Class BidiagonalDecompositionTall_FDRM

java.lang.Object
org.ejml.dense.row.decomposition.bidiagonal.BidiagonalDecompositionTall_FDRM
All Implemented Interfaces:
BidiagonalDecomposition<FMatrixRMaj>, BidiagonalDecomposition_F32<FMatrixRMaj>, DecompositionInterface<FMatrixRMaj>

@Generated("org.ejml.dense.row.decomposition.bidiagonal.BidiagonalDecompositionTall_DDRM")
public class BidiagonalDecompositionTall_FDRM
extends Object
implements BidiagonalDecomposition_F32<FMatrixRMaj>

BidiagonalDecomposition_F32 specifically designed for tall matrices. First step is to perform QR decomposition on the input matrix. Then R is decomposed using a bidiagonal decomposition. By performing the bidiagonal decomposition on the smaller matrix computations can be saved if m/n > 5/3 and if U is NOT needed.

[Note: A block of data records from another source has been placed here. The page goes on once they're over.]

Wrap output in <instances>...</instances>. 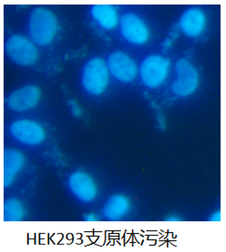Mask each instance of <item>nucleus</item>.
Here are the masks:
<instances>
[{
  "instance_id": "f257e3e1",
  "label": "nucleus",
  "mask_w": 226,
  "mask_h": 252,
  "mask_svg": "<svg viewBox=\"0 0 226 252\" xmlns=\"http://www.w3.org/2000/svg\"><path fill=\"white\" fill-rule=\"evenodd\" d=\"M169 71V59L160 55H150L142 61L138 73L146 87L157 89L166 81Z\"/></svg>"
},
{
  "instance_id": "f03ea898",
  "label": "nucleus",
  "mask_w": 226,
  "mask_h": 252,
  "mask_svg": "<svg viewBox=\"0 0 226 252\" xmlns=\"http://www.w3.org/2000/svg\"><path fill=\"white\" fill-rule=\"evenodd\" d=\"M57 23L54 14L45 8L33 10L29 19V32L35 44L47 45L55 37Z\"/></svg>"
},
{
  "instance_id": "7ed1b4c3",
  "label": "nucleus",
  "mask_w": 226,
  "mask_h": 252,
  "mask_svg": "<svg viewBox=\"0 0 226 252\" xmlns=\"http://www.w3.org/2000/svg\"><path fill=\"white\" fill-rule=\"evenodd\" d=\"M176 79L172 82L171 91L178 97H188L197 90L199 73L193 63L188 59L181 58L175 65Z\"/></svg>"
},
{
  "instance_id": "20e7f679",
  "label": "nucleus",
  "mask_w": 226,
  "mask_h": 252,
  "mask_svg": "<svg viewBox=\"0 0 226 252\" xmlns=\"http://www.w3.org/2000/svg\"><path fill=\"white\" fill-rule=\"evenodd\" d=\"M109 68L104 60L94 58L83 68L82 83L89 94L100 95L104 93L109 83Z\"/></svg>"
},
{
  "instance_id": "39448f33",
  "label": "nucleus",
  "mask_w": 226,
  "mask_h": 252,
  "mask_svg": "<svg viewBox=\"0 0 226 252\" xmlns=\"http://www.w3.org/2000/svg\"><path fill=\"white\" fill-rule=\"evenodd\" d=\"M5 51L7 56L19 65H33L38 58V52L29 40L13 35L6 41Z\"/></svg>"
},
{
  "instance_id": "423d86ee",
  "label": "nucleus",
  "mask_w": 226,
  "mask_h": 252,
  "mask_svg": "<svg viewBox=\"0 0 226 252\" xmlns=\"http://www.w3.org/2000/svg\"><path fill=\"white\" fill-rule=\"evenodd\" d=\"M107 64L111 75L120 82L129 83L138 76V68L136 62L124 52L112 53Z\"/></svg>"
},
{
  "instance_id": "0eeeda50",
  "label": "nucleus",
  "mask_w": 226,
  "mask_h": 252,
  "mask_svg": "<svg viewBox=\"0 0 226 252\" xmlns=\"http://www.w3.org/2000/svg\"><path fill=\"white\" fill-rule=\"evenodd\" d=\"M10 133L19 142L35 146L44 141L45 132L38 123L29 120H19L13 122L10 126Z\"/></svg>"
},
{
  "instance_id": "6e6552de",
  "label": "nucleus",
  "mask_w": 226,
  "mask_h": 252,
  "mask_svg": "<svg viewBox=\"0 0 226 252\" xmlns=\"http://www.w3.org/2000/svg\"><path fill=\"white\" fill-rule=\"evenodd\" d=\"M121 29L122 36L131 44L140 45L149 41V28L141 18L134 14H126L122 17Z\"/></svg>"
},
{
  "instance_id": "1a4fd4ad",
  "label": "nucleus",
  "mask_w": 226,
  "mask_h": 252,
  "mask_svg": "<svg viewBox=\"0 0 226 252\" xmlns=\"http://www.w3.org/2000/svg\"><path fill=\"white\" fill-rule=\"evenodd\" d=\"M40 99V90L34 85H27L13 92L6 99L10 110L24 112L33 109Z\"/></svg>"
},
{
  "instance_id": "9d476101",
  "label": "nucleus",
  "mask_w": 226,
  "mask_h": 252,
  "mask_svg": "<svg viewBox=\"0 0 226 252\" xmlns=\"http://www.w3.org/2000/svg\"><path fill=\"white\" fill-rule=\"evenodd\" d=\"M69 188L74 196L83 203L94 201L97 195V187L94 179L88 174L83 172H75L68 180Z\"/></svg>"
},
{
  "instance_id": "9b49d317",
  "label": "nucleus",
  "mask_w": 226,
  "mask_h": 252,
  "mask_svg": "<svg viewBox=\"0 0 226 252\" xmlns=\"http://www.w3.org/2000/svg\"><path fill=\"white\" fill-rule=\"evenodd\" d=\"M206 17L204 11L197 7L189 8L183 14L179 20V27L183 33L189 37H196L204 31Z\"/></svg>"
},
{
  "instance_id": "f8f14e48",
  "label": "nucleus",
  "mask_w": 226,
  "mask_h": 252,
  "mask_svg": "<svg viewBox=\"0 0 226 252\" xmlns=\"http://www.w3.org/2000/svg\"><path fill=\"white\" fill-rule=\"evenodd\" d=\"M25 163L24 156L15 149H5L3 158L4 187H9L15 177L22 169Z\"/></svg>"
},
{
  "instance_id": "ddd939ff",
  "label": "nucleus",
  "mask_w": 226,
  "mask_h": 252,
  "mask_svg": "<svg viewBox=\"0 0 226 252\" xmlns=\"http://www.w3.org/2000/svg\"><path fill=\"white\" fill-rule=\"evenodd\" d=\"M130 206L131 204L129 198L122 194H116L111 196L105 203L102 215L104 219L108 220H120L129 214Z\"/></svg>"
},
{
  "instance_id": "4468645a",
  "label": "nucleus",
  "mask_w": 226,
  "mask_h": 252,
  "mask_svg": "<svg viewBox=\"0 0 226 252\" xmlns=\"http://www.w3.org/2000/svg\"><path fill=\"white\" fill-rule=\"evenodd\" d=\"M92 14L99 25L106 29H112L118 24V14L114 6L99 4L93 6Z\"/></svg>"
},
{
  "instance_id": "2eb2a0df",
  "label": "nucleus",
  "mask_w": 226,
  "mask_h": 252,
  "mask_svg": "<svg viewBox=\"0 0 226 252\" xmlns=\"http://www.w3.org/2000/svg\"><path fill=\"white\" fill-rule=\"evenodd\" d=\"M4 220L6 221H19L24 218L25 210L22 203L17 199H7L4 203Z\"/></svg>"
},
{
  "instance_id": "dca6fc26",
  "label": "nucleus",
  "mask_w": 226,
  "mask_h": 252,
  "mask_svg": "<svg viewBox=\"0 0 226 252\" xmlns=\"http://www.w3.org/2000/svg\"><path fill=\"white\" fill-rule=\"evenodd\" d=\"M221 211H217V212H215L214 214L211 215V217H210V220H213V221H220L221 220Z\"/></svg>"
},
{
  "instance_id": "f3484780",
  "label": "nucleus",
  "mask_w": 226,
  "mask_h": 252,
  "mask_svg": "<svg viewBox=\"0 0 226 252\" xmlns=\"http://www.w3.org/2000/svg\"><path fill=\"white\" fill-rule=\"evenodd\" d=\"M84 219H85V220H97L98 218L94 214H90L86 215V216H84Z\"/></svg>"
}]
</instances>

A = [Q1 Q2][U1 0; 0 I] [B1;0] VT
U=[Q1*U1 Q2]
B=[B1;0]
A = U*B*VT

A QRP decomposition is used internally. That decomposition relies an a fixed threshold for selecting singular values and is known to be less stable than SVD. There is the potential for a degregation of stability by using BidiagonalDecompositionTall instead of BidiagonalDecomposition_F32. A few simple tests have shown that loss in stability to be insignificant.

See page 404 in "Fundamentals of Matrix Computations", 2nd by David S. Watkins.